Tuesday, January 23, 2007

LCD monitors

While chatting in World of Warcraft a friend of mine mentioned being tempted to buy a 22" wide-screen LCD monitor, which he seen for less than $300. Sounds tempting, although I'd probably rather pay a bit more for a higher quality model. If I had a wide-screen monitor, my priest would actually *see* something in raids beyond the CTRaid windows which are currently blocking most of his field of view. :)
 
So while I was still thinking about that, some IT technician came by at my office and replaced all our CRT screens with LCD screens. And I can't really say I'm happy. The problem is that on a LCD screen the brightness varies with viewing angle, more on some models, less on others. For ergonomic reasons you should place your monitor so that its upper edge is at the height of your eyes. So you're looking straight at the upper part, but down onto the lower part. And on the LCD monitor I got that difference in viewing angle makes the lower half of the screen much brighter than the upper half. If I set the brightness to be okay for the upper half, then everything on the lower half is too bright and the colors too pale.

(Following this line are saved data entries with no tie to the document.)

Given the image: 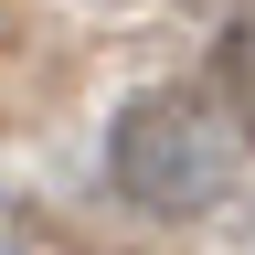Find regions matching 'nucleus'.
<instances>
[{
	"label": "nucleus",
	"mask_w": 255,
	"mask_h": 255,
	"mask_svg": "<svg viewBox=\"0 0 255 255\" xmlns=\"http://www.w3.org/2000/svg\"><path fill=\"white\" fill-rule=\"evenodd\" d=\"M234 149H245V128L223 117L213 96L149 85V96H128L117 128H107V181L138 213L181 223V213H213L223 191H234Z\"/></svg>",
	"instance_id": "f257e3e1"
},
{
	"label": "nucleus",
	"mask_w": 255,
	"mask_h": 255,
	"mask_svg": "<svg viewBox=\"0 0 255 255\" xmlns=\"http://www.w3.org/2000/svg\"><path fill=\"white\" fill-rule=\"evenodd\" d=\"M213 96H223V117L255 138V21L223 32V53H213Z\"/></svg>",
	"instance_id": "f03ea898"
}]
</instances>
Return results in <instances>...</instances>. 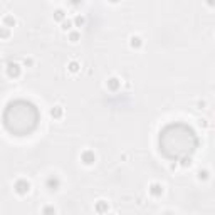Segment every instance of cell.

Which isn't much of a problem at work, but would certainly be annoying for playing games, which tend to be a lot more colorful than Microsoft Office.
 
I think I should take a look at some LCD monitors in a shop to see whether they all have the same problem, or whether that is a specific problem with the cheap screen I got at work. But I'm planning to buy a new computer this year, probably a Dell again, and with Dell I obviously can't look at the screen before buying it. Anyone got a Dell wide-screen LCD monitor and can check whether the lower edge is brighter than the upper one?